* Exercise aim: Transcribe the passage of the Manchester tribunal article below from "They claimed the" to "which ended acrimoniously.", keeping every word and punctuation mark unchanged.

* Source document:
— START —
Earlier this year, Aubrey Weis took Andy Burnham ’s office, the Greater Manchester Combined Authority (GMCA), to the competition appeals tribunal over two loans the GMCA issued to Renaker, the property developer behind Deansgate Square in the heart of the city.
They claimed the £140m loans constituted a ‘subsidy’ which ‘distorted’ Manchester’s property market, but the tribunal rejected the claim.
In this case, Mr Rose has insisted his racial discrimination claim is ‘separate’ to the row over his claim that Manchester council has a ‘cabal’ of ‘preferred’ developers to take on city centre regeneration.
He added he was told of the reported slur ‘three weeks to the day’ after meeting Ms Roney to discuss a deal over land owned by Weis Group near Great Jackson Street, the city’s designated skyscraper district, which ended acrimoniously.
“We believe there’s a conspiracy. We have decided to stand up to them and not sell out. They want to hound us out of our hometown, to be frank,” Mr Rose said under cross-examination from council barrister, Simon Myerson KC.
— END —
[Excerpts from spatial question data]
— START —
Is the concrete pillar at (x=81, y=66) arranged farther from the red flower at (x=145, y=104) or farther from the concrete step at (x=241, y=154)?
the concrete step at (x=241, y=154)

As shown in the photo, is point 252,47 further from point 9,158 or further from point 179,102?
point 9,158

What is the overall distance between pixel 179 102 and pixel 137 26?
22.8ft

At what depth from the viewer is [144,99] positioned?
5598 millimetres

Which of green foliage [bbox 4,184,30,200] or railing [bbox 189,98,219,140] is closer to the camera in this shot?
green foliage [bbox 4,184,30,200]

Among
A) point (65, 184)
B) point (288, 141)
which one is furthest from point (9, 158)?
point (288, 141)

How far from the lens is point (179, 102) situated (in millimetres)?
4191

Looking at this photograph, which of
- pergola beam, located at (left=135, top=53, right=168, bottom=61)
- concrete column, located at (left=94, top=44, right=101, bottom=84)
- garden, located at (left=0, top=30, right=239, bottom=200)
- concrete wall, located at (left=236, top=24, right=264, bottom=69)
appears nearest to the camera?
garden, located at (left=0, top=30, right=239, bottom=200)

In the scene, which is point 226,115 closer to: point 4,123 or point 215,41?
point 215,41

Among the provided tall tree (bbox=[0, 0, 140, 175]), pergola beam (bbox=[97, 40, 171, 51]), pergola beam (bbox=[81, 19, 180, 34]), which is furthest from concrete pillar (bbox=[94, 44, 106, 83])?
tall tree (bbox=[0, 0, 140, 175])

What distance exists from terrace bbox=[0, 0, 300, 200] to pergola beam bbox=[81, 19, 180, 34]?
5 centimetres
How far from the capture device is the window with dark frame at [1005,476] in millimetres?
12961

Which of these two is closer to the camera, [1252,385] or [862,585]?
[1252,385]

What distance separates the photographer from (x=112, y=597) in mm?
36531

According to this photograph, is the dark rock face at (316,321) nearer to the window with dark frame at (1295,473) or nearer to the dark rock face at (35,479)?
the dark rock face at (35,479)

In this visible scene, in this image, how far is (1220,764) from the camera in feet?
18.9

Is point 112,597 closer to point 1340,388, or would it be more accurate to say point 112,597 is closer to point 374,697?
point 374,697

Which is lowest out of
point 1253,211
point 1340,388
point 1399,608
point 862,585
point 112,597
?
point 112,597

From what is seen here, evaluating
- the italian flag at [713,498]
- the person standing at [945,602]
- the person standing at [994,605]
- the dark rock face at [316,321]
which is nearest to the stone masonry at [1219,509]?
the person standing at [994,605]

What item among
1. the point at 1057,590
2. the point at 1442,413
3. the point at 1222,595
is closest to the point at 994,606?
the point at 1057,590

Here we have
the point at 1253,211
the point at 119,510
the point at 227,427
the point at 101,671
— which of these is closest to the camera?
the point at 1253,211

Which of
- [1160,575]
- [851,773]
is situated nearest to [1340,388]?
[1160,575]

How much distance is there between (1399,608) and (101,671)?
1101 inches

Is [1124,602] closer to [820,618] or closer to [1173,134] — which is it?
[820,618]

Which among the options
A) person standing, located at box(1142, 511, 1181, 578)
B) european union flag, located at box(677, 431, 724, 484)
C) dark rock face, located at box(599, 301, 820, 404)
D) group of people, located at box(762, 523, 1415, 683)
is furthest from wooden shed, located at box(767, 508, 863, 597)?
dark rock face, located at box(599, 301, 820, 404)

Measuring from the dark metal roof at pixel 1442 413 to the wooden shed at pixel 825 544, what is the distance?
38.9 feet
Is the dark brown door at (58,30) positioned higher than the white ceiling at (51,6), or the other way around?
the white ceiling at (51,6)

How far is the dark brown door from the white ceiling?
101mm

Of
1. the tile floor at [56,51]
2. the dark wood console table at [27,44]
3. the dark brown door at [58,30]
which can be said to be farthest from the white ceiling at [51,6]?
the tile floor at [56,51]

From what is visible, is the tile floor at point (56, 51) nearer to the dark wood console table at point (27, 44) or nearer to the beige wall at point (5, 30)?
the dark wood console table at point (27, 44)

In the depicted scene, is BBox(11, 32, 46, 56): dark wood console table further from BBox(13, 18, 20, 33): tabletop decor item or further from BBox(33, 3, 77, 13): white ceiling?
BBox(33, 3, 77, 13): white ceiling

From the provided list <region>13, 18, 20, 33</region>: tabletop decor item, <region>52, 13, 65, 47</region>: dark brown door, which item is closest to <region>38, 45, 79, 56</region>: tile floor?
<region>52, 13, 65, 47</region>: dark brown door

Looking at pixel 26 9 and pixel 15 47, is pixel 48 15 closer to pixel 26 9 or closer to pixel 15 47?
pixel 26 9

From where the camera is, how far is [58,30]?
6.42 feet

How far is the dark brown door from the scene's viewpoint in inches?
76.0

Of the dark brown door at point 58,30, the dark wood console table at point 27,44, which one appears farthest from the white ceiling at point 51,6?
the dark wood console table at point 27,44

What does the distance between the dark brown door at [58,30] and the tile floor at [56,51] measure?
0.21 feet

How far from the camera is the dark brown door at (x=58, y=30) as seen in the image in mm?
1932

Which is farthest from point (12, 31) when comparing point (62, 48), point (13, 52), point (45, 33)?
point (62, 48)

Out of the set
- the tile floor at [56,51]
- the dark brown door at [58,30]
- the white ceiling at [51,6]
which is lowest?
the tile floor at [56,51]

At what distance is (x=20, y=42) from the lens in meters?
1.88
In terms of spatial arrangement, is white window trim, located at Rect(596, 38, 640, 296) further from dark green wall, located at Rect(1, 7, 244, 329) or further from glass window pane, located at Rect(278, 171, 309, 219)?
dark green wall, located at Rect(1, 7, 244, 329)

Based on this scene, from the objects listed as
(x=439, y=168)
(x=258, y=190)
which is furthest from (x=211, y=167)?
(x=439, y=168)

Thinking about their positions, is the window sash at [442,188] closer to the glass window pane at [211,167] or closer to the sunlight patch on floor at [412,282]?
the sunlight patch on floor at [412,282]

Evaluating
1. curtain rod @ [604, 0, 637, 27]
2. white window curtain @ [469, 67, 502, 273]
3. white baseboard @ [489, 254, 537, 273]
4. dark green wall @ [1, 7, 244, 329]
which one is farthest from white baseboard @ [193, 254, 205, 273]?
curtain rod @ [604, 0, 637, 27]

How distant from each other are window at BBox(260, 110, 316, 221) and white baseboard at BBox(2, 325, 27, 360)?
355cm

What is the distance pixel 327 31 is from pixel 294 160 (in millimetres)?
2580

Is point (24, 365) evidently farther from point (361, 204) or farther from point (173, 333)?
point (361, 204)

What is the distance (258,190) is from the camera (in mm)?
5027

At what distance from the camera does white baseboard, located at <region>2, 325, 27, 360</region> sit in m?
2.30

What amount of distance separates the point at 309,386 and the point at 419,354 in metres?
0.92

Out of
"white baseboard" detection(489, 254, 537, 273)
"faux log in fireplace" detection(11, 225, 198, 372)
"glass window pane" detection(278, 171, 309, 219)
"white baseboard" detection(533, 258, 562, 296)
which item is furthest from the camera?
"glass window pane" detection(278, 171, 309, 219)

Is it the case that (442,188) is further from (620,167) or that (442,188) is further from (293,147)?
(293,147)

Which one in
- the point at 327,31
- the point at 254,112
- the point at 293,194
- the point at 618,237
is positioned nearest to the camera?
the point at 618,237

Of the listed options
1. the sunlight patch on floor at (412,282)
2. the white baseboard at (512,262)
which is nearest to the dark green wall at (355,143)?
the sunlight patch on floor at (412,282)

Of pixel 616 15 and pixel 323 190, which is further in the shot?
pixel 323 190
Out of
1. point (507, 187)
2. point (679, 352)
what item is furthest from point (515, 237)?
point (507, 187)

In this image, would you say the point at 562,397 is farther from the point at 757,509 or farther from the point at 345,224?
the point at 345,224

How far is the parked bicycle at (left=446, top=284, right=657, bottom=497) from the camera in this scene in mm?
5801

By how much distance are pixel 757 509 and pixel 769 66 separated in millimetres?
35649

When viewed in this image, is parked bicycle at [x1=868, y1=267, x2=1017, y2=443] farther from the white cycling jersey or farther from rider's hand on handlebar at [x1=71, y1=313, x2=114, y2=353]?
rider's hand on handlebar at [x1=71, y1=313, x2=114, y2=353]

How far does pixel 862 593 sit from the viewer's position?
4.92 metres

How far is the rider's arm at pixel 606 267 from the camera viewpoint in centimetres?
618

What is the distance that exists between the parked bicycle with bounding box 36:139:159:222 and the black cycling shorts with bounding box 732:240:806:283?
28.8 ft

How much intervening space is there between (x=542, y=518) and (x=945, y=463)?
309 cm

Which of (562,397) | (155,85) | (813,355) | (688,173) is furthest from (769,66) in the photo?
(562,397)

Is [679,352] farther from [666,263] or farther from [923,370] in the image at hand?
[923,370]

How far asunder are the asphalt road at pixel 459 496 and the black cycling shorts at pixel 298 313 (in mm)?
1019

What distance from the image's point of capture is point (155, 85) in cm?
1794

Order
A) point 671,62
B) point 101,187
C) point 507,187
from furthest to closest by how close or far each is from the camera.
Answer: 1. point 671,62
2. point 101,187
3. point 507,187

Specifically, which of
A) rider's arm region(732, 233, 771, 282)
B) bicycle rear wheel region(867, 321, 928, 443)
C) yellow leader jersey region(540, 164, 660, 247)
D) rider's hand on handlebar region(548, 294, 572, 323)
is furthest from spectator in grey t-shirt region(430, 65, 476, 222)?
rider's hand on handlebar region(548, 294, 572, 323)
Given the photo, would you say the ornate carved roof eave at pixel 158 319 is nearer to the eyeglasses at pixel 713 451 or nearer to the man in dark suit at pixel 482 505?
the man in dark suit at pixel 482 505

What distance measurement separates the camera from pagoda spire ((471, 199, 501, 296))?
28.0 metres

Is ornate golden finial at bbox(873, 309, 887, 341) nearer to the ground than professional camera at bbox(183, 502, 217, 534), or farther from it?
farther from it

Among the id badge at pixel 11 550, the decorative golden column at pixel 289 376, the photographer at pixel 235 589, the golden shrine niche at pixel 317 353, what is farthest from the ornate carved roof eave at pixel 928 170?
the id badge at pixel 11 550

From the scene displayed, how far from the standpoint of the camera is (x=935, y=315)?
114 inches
— END —
* Final result:
They claimed the £140m loans constituted a ‘subsidy’ which ‘distorted’ Manchester’s property market, but the tribunal rejected the claim.
In this case, Mr Rose has insisted his racial discrimination claim is ‘separate’ to the row over his claim that Manchester council has a ‘cabal’ of ‘preferred’ developers to take on city centre regeneration.
He added he was told of the reported slur ‘three weeks to the day’ after meeting Ms Roney to discuss a deal over land owned by Weis Group near Great Jackson Street, the city’s designated skyscraper district, which ended acrimoniously.